■ Description of the task ■
The full set of lines below has to be written out again exactly.

Collected data entries
-.-.-
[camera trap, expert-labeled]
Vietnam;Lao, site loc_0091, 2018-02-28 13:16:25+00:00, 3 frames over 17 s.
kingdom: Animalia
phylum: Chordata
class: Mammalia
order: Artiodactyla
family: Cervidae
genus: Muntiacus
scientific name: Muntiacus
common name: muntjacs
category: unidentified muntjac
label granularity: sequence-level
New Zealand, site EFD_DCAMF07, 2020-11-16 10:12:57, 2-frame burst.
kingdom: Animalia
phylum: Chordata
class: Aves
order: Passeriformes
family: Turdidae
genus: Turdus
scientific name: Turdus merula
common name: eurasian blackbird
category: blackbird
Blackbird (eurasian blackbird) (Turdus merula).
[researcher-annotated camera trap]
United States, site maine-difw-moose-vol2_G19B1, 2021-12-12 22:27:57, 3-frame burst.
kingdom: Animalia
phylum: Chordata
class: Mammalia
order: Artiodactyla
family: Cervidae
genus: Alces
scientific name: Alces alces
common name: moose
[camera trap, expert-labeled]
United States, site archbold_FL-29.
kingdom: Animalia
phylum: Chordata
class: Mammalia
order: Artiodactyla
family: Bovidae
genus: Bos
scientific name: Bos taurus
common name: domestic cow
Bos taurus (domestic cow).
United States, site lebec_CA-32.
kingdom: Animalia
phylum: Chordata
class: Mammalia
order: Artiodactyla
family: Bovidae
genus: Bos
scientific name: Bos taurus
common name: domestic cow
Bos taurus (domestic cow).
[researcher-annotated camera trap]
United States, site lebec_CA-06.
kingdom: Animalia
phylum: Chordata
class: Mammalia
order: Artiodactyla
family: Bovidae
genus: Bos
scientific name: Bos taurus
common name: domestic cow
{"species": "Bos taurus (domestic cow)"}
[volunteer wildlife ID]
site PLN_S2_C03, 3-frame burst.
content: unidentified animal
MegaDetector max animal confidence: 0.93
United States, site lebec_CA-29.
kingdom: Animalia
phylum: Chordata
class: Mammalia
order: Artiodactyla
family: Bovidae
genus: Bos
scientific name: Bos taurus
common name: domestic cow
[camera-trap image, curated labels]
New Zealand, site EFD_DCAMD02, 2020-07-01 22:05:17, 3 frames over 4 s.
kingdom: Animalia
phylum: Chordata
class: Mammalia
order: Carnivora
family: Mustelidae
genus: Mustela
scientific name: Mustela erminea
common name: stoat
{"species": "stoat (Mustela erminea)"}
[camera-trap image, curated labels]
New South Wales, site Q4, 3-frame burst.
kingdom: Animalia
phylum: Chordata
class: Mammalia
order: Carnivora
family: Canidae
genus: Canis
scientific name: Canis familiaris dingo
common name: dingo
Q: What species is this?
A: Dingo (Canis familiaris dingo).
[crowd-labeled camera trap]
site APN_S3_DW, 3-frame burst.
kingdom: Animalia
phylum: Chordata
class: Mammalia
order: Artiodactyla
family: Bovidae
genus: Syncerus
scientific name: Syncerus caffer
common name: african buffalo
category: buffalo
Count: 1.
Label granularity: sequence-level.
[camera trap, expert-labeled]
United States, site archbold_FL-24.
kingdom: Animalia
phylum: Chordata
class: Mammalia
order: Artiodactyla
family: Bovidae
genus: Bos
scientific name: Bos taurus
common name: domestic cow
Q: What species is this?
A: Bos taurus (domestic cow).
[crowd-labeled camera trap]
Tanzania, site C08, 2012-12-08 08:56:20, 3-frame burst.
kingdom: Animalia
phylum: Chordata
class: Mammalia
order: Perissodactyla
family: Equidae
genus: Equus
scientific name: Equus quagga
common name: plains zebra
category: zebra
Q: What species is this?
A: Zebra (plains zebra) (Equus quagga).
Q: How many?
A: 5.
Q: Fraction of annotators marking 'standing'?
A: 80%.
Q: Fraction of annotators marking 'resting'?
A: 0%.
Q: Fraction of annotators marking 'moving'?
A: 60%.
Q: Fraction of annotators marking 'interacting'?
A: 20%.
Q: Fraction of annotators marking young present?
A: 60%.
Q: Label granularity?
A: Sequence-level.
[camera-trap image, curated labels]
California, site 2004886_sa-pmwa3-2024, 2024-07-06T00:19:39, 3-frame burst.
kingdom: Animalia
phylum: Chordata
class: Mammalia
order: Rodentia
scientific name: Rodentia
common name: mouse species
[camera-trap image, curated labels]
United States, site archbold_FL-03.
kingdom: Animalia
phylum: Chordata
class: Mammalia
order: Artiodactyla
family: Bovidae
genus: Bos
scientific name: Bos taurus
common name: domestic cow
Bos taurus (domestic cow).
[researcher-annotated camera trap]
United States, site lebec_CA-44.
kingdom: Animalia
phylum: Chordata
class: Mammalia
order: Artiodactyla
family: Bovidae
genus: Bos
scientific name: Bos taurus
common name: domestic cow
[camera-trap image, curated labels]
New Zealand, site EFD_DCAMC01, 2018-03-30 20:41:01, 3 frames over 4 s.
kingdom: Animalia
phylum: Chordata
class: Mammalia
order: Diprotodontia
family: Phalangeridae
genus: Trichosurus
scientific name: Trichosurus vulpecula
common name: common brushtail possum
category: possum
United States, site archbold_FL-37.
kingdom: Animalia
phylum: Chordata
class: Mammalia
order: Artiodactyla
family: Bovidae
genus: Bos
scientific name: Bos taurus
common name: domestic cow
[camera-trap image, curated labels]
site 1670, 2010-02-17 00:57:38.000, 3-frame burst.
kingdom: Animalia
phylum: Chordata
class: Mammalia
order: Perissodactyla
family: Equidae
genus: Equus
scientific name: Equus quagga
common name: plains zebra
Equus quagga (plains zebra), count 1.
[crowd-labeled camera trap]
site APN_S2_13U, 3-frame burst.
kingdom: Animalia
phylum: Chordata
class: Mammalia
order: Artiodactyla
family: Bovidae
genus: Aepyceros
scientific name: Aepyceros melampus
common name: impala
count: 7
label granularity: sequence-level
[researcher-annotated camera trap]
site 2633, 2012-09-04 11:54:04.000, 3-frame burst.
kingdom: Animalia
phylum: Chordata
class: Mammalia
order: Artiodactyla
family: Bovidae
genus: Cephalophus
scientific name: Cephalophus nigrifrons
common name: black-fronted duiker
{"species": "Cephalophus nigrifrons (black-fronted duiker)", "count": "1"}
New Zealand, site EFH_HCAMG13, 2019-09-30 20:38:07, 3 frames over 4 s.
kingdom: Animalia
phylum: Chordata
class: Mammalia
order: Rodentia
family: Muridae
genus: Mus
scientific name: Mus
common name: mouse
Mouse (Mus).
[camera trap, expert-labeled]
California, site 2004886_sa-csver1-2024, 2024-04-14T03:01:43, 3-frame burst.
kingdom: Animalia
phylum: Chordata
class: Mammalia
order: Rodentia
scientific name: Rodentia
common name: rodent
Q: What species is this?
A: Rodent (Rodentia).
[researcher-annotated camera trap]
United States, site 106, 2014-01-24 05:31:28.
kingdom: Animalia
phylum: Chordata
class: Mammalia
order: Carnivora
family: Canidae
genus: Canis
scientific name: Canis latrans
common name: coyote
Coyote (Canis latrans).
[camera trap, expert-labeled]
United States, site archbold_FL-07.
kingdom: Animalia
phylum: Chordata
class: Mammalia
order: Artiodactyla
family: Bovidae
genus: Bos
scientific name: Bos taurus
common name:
-.-.-
■ Task response ■
[camera trap, expert-labeled]
Vietnam;Lao, site loc_0091, 2018-02-28 13:16:25+00:00, 3 frames over 17 s.
kingdom: Animalia
phylum: Chordata
class: Mammalia
order: Artiodactyla
family: Cervidae
genus: Muntiacus
scientific name: Muntiacus
common name: muntjacs
category: unidentified muntjac
label granularity: sequence-level
New Zealand, site EFD_DCAMF07, 2020-11-16 10:12:57, 2-frame burst.
kingdom: Animalia
phylum: Chordata
class: Aves
order: Passeriformes
family: Turdidae
genus: Turdus
scientific name: Turdus merula
common name: eurasian blackbird
category: blackbird
Blackbird (eurasian blackbird) (Turdus merula).
[researcher-annotated camera trap]
United States, site maine-difw-moose-vol2_G19B1, 2021-12-12 22:27:57, 3-frame burst.
kingdom: Animalia
phylum: Chordata
class: Mammalia
order: Artiodactyla
family: Cervidae
genus: Alces
scientific name: Alces alces
common name: moose
[camera trap, expert-labeled]
United States, site archbold_FL-29.
kingdom: Animalia
phylum: Chordata
class: Mammalia
order: Artiodactyla
family: Bovidae
genus: Bos
scientific name: Bos taurus
common name: domestic cow
Bos taurus (domestic cow).
United States, site lebec_CA-32.
kingdom: Animalia
phylum: Chordata
class: Mammalia
order: Artiodactyla
family: Bovidae
genus: Bos
scientific name: Bos taurus
common name: domestic cow
Bos taurus (domestic cow).
[researcher-annotated camera trap]
United States, site lebec_CA-06.
kingdom: Animalia
phylum: Chordata
class: Mammalia
order: Artiodactyla
family: Bovidae
genus: Bos
scientific name: Bos taurus
common name: domestic cow
{"species": "Bos taurus (domestic cow)"}
[volunteer wildlife ID]
site PLN_S2_C03, 3-frame burst.
content: unidentified animal
MegaDetector max animal confidence: 0.93
United States, site lebec_CA-29.
kingdom: Animalia
phylum: Chordata
class: Mammalia
order: Artiodactyla
family: Bovidae
genus: Bos
scientific name: Bos taurus
common name: domestic cow
[camera-trap image, curated labels]
New Zealand, site EFD_DCAMD02, 2020-07-01 22:05:17, 3 frames over 4 s.
kingdom: Animalia
phylum: Chordata
class: Mammalia
order: Carnivora
family: Mustelidae
genus: Mustela
scientific name: Mustela erminea
common name: stoat
{"species": "stoat (Mustela erminea)"}
[camera-trap image, curated labels]
New South Wales, site Q4, 3-frame burst.
kingdom: Animalia
phylum: Chordata
class: Mammalia
order: Carnivora
family: Canidae
genus: Canis
scientific name: Canis familiaris dingo
common name: dingo
Q: What species is this?
A: Dingo (Canis familiaris dingo).
[crowd-labeled camera trap]
site APN_S3_DW, 3-frame burst.
kingdom: Animalia
phylum: Chordata
class: Mammalia
order: Artiodactyla
family: Bovidae
genus: Syncerus
scientific name: Syncerus caffer
common name: african buffalo
category: buffalo
Count: 1.
Label granularity: sequence-level.
[camera trap, expert-labeled]
United States, site archbold_FL-24.
kingdom: Animalia
phylum: Chordata
class: Mammalia
order: Artiodactyla
family: Bovidae
genus: Bos
scientific name: Bos taurus
common name: domestic cow
Q: What species is this?
A: Bos taurus (domestic cow).
[crowd-labeled camera trap]
Tanzania, site C08, 2012-12-08 08:56:20, 3-frame burst.
kingdom: Animalia
phylum: Chordata
class: Mammalia
order: Perissodactyla
family: Equidae
genus: Equus
scientific name: Equus quagga
common name: plains zebra
category: zebra
Q: What species is this?
A: Zebra (plains zebra) (Equus quagga).
Q: How many?
A: 5.
Q: Fraction of annotators marking 'standing'?
A: 80%.
Q: Fraction of annotators marking 'resting'?
A: 0%.
Q: Fraction of annotators marking 'moving'?
A: 60%.
Q: Fraction of annotators marking 'interacting'?
A: 20%.
Q: Fraction of annotators marking young present?
A: 60%.
Q: Label granularity?
A: Sequence-level.
[camera-trap image, curated labels]
California, site 2004886_sa-pmwa3-2024, 2024-07-06T00:19:39, 3-frame burst.
kingdom: Animalia
phylum: Chordata
class: Mammalia
order: Rodentia
scientific name: Rodentia
common name: mouse species
[camera-trap image, curated labels]
United States, site archbold_FL-03.
kingdom: Animalia
phylum: Chordata
class: Mammalia
order: Artiodactyla
family: Bovidae
genus: Bos
scientific name: Bos taurus
common name: domestic cow
Bos taurus (domestic cow).
[researcher-annotated camera trap]
United States, site lebec_CA-44.
kingdom: Animalia
phylum: Chordata
class: Mammalia
order: Artiodactyla
family: Bovidae
genus: Bos
scientific name: Bos taurus
common name: domestic cow
[camera-trap image, curated labels]
New Zealand, site EFD_DCAMC01, 2018-03-30 20:41:01, 3 frames over 4 s.
kingdom: Animalia
phylum: Chordata
class: Mammalia
order: Diprotodontia
family: Phalangeridae
genus: Trichosurus
scientific name: Trichosurus vulpecula
common name: common brushtail possum
category: possum
United States, site archbold_FL-37.
kingdom: Animalia
phylum: Chordata
class: Mammalia
order: Artiodactyla
family: Bovidae
genus: Bos
scientific name: Bos taurus
common name: domestic cow
[camera-trap image, curated labels]
site 1670, 2010-02-17 00:57:38.000, 3-frame burst.
kingdom: Animalia
phylum: Chordata
class: Mammalia
order: Perissodactyla
family: Equidae
genus: Equus
scientific name: Equus quagga
common name: plains zebra
Equus quagga (plains zebra), count 1.
[crowd-labeled camera trap]
site APN_S2_13U, 3-frame burst.
kingdom: Animalia
phylum: Chordata
class: Mammalia
order: Artiodactyla
family: Bovidae
genus: Aepyceros
scientific name: Aepyceros melampus
common name: impala
count: 7
label granularity: sequence-level
[researcher-annotated camera trap]
site 2633, 2012-09-04 11:54:04.000, 3-frame burst.
kingdom: Animalia
phylum: Chordata
class: Mammalia
order: Artiodactyla
family: Bovidae
genus: Cephalophus
scientific name: Cephalophus nigrifrons
common name: black-fronted duiker
{"species": "Cephalophus nigrifrons (black-fronted duiker)", "count": "1"}
New Zealand, site EFH_HCAMG13, 2019-09-30 20:38:07, 3 frames over 4 s.
kingdom: Animalia
phylum: Chordata
class: Mammalia
order: Rodentia
family: Muridae
genus: Mus
scientific name: Mus
common name: mouse
Mouse (Mus).
[camera trap, expert-labeled]
California, site 2004886_sa-csver1-2024, 2024-04-14T03:01:43, 3-frame burst.
kingdom: Animalia
phylum: Chordata
class: Mammalia
order: Rodentia
scientific name: Rodentia
common name: rodent
Q: What species is this?
A: Rodent (Rodentia).
[researcher-annotated camera trap]
United States, site 106, 2014-01-24 05:31:28.
kingdom: Animalia
phylum: Chordata
class: Mammalia
order: Carnivora
family: Canidae
genus: Canis
scientific name: Canis latrans
common name: coyote
Coyote (Canis latrans).
[camera trap, expert-labeled]
United States, site archbold_FL-07.
kingdom: Animalia
phylum: Chordata
class: Mammalia
order: Artiodactyla
family: Bovidae
genus: Bos
scientific name: Bos taurus
common name:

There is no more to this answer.